There was evidence that the plaintiff had been doing business for some time with Loraine Construction Corporation, of which the defendant was an officer; that “the defendant had ordered the merchandise which is the *145subject of this suit, as well as all prior merchandise purchased by the .... corporation from the plaintiff”; that all purchases, including the present one, were billed to the corporation; that payment for all prior purchases was made by check of the corporation; and that no demand had been made on the defendant to pay for this purchase prior to suit.

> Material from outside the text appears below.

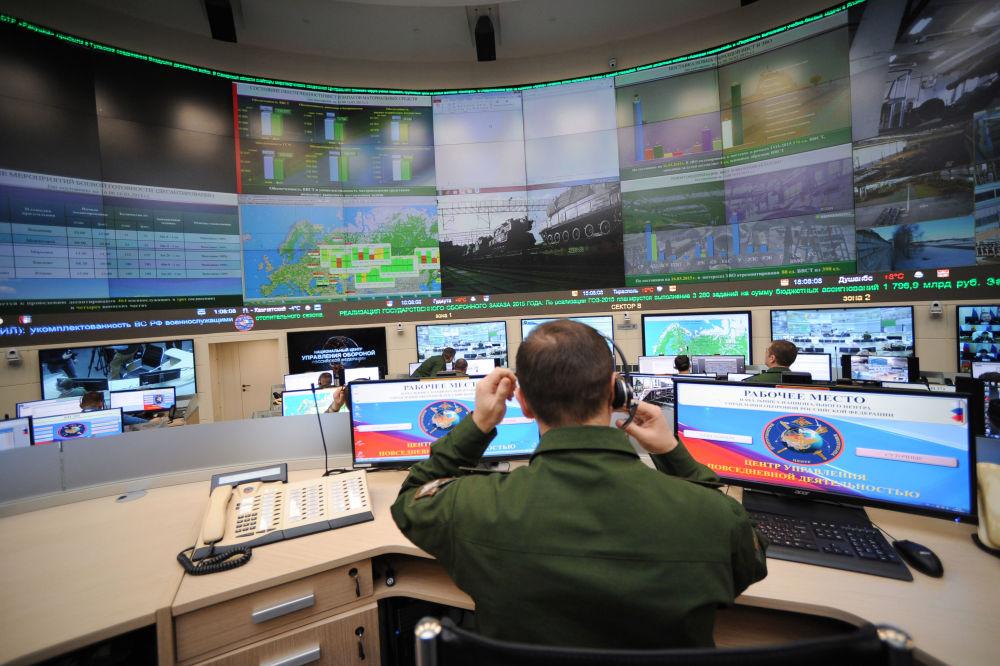 Soldado no centro da gestão das atividades cotidianas das Forças Armadas da Federação da Rússia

There was a finding for the defendant, which was entered on March 23, 1965. No further entries appear on the docket until the filing on June 2, 1963 of a motion to vacate the finding and for a new trial. By that date, the time for filing a draft report had long expired (Rule 28 of the District Courts (1963)), and the case had long before been ripe for judgment. See Ahern v. Towle, 310 Mass. 693, 698; Hacking v. Co-ordinator of The Emergency Relief Department of New Bedford, 313 Mass. 413, 416; G.L. c. 235, §2; Rule 36 of the Rules of the District Courts (1965).

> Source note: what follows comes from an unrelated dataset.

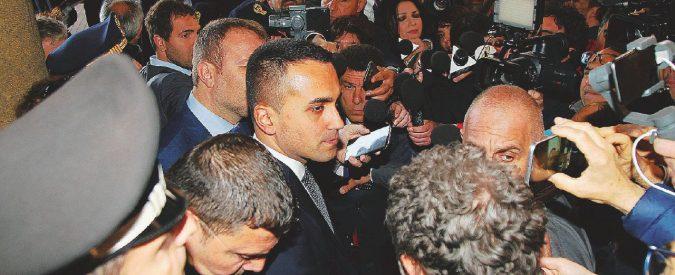 Di Maio torna a Taranto: per i comitati è un nemico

The fact that no judgment was recorded by the clerk of court did not prevent the case from going to judgment. Hacking v. Co-ordinator of The Emergency Relief Department of New Bedford, 313 Mass. 413, 420.

The motion for a new trial should not have been received by the .clerk since it was filed after the date on which judgment should have entered. G.L. c 231, §127; Rule 26 of the Rules of the District Courts (1965).

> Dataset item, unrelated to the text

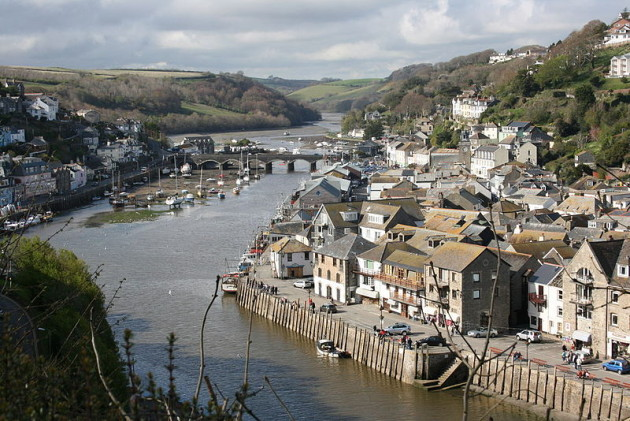 800px-East_Looe_River,_Cornwall_-_geograph.org.uk_-_1909483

*146The case, nevertheless, has come here by a report in which it appears that the plaintiff claims to be aggrieved by the action of the trial justice in denying the plaintiff’s motion for a new trial. Without intimating that we were required to do so, we considered the question reported and have found no error in the denial of the motion for a new trial.

By this motion, the plaintiff was in effect asking the trial justice to review and revise a matter he had just considered and decided. See Bartley v. Phillips, 317 Mass. 35, 39- It sought rulings of law that might have been, but were not, presented at the trial. In such a case, the motion is addressed to the discretion of the court, from the exercise of which no appeal lies unless clear abuse is shown, Daddario v. Gloucester, 329 Mass. 297, 301, which in this case does not appear.

The evidence was undisputed that the defendant ordered the merchandise in question as agent of a disclosed principal. As such he was not liable. Goodenough v. Thayer, 132 Mass. 152, 154; Henry W. Savage, Inc. v. Friedberg, 322 Mass. 321, 324.

The plaintiff in its brief has vigorously argued that the defendant should have been held liable under the provisions of G.L. c. 156, §36, which impose liability on officers for certain contracts of a corporation where there has been an improper issuance of capital stock or where such officers have knowingly made a false statement or report required by that chapter. There was no evi*147dence presented at the trial of the existence of any such circumstances. The trial justice could not have found the defendant liable on this statutory ground.

Herbert Lord, Esq. for plaintiff. Shea & Murphy, Esqs. for defendant.

There being no error, the report is ordered dismissed.